Recently, confronted with the unexpected reconsolidation of the Russian state, the Anglo-Saxons have returned to their initial strategy. The continuity of their anti-Russian policy is clearly visible in the figure of Zbignew Brzezinski, the former National Security Advisor to Democratic president Jimmy Carter, who moved over to the Republican side and then returned to the Democratic Party to ensure the election of his student, Barack Obama. Architect in the 1970’s of both the unconditional support for the Shah of Iran and the fomenting of the now decades-long Afghan war, he favors today a rapprochement with the Islamic regime in Iran and the expansion of the war against Pakistan.

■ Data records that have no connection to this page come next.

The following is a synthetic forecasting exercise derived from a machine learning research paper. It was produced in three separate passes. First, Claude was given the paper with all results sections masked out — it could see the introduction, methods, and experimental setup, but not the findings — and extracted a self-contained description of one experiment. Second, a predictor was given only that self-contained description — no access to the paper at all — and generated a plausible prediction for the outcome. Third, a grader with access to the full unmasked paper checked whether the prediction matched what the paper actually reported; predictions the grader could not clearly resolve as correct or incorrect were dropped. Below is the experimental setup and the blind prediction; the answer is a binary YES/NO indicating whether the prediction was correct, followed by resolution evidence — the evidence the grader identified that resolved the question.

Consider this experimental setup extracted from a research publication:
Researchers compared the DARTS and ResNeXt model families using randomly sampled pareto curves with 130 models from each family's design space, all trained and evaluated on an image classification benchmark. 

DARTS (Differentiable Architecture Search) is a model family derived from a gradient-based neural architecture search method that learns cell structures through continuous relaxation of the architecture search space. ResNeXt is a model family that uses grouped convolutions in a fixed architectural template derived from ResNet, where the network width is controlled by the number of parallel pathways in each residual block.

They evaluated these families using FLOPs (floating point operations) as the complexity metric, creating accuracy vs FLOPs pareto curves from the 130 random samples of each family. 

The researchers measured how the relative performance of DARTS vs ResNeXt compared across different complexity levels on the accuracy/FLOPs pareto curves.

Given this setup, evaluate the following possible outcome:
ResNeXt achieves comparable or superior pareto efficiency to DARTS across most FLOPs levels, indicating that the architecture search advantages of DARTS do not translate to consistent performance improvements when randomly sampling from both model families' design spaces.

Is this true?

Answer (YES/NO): NO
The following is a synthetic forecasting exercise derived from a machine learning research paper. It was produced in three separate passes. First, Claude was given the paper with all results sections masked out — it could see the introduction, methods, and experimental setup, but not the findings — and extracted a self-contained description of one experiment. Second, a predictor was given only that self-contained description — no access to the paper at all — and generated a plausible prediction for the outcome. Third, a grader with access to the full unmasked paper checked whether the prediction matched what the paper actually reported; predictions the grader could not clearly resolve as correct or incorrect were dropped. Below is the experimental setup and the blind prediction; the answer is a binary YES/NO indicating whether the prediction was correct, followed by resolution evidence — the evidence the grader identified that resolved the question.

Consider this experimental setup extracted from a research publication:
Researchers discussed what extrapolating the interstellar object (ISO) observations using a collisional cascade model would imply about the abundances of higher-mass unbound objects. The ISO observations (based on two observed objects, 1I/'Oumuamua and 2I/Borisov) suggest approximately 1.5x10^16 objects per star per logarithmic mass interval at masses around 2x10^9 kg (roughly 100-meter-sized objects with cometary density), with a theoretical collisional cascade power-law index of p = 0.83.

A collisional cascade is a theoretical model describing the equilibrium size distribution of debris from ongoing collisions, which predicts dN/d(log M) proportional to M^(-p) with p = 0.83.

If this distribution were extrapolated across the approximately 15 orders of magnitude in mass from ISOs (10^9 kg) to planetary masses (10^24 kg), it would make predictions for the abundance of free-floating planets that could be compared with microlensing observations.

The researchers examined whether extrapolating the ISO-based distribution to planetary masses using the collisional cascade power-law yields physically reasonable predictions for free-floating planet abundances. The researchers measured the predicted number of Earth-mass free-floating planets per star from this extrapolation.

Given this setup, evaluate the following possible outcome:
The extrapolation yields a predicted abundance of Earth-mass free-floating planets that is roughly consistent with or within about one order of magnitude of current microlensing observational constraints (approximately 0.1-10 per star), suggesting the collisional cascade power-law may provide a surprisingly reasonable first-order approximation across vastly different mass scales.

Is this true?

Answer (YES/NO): NO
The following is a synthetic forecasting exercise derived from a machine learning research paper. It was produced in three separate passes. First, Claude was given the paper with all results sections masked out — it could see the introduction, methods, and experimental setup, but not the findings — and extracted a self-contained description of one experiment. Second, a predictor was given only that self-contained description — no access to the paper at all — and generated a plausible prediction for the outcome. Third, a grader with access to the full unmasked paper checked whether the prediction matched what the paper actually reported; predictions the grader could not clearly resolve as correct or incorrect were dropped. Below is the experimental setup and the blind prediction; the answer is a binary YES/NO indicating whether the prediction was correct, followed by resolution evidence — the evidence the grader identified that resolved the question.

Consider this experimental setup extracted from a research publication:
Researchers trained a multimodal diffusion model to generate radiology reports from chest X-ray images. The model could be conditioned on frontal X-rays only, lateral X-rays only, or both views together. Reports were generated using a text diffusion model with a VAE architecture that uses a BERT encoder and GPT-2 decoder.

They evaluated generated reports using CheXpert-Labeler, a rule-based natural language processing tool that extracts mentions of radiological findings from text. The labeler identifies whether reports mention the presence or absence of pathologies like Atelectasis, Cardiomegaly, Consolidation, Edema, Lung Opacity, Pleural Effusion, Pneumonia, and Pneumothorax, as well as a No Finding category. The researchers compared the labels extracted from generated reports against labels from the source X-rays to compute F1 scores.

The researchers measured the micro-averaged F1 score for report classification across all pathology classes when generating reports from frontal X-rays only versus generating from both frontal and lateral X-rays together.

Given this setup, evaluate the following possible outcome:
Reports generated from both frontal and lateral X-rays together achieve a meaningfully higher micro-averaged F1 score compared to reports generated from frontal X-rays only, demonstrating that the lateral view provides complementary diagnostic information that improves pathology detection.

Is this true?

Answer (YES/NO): YES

Moscow, which succeeded in defeating the Islamic Emirate of Itchkeria (Chechnya) and halting Georgian aggression in South Ossetia, found itself trapped by the Ukraine during the "gas wars" of 2005-2010. The strategy of the New Cold War is identical to its antecedent. The Atlanticist press with no imagination dully applies the same cliches to Russia today that it once used against the USSR although the situation today is critically different. London, that once sheltered dissidents, has become the refuge of fleeing mafia oligarchs. The Pentagon is deploying a supposed anti-missile shield just as it once did Pershing II’s. NATO has expanded east and is opening new bases in the north to encircle, again, its traditional enemy.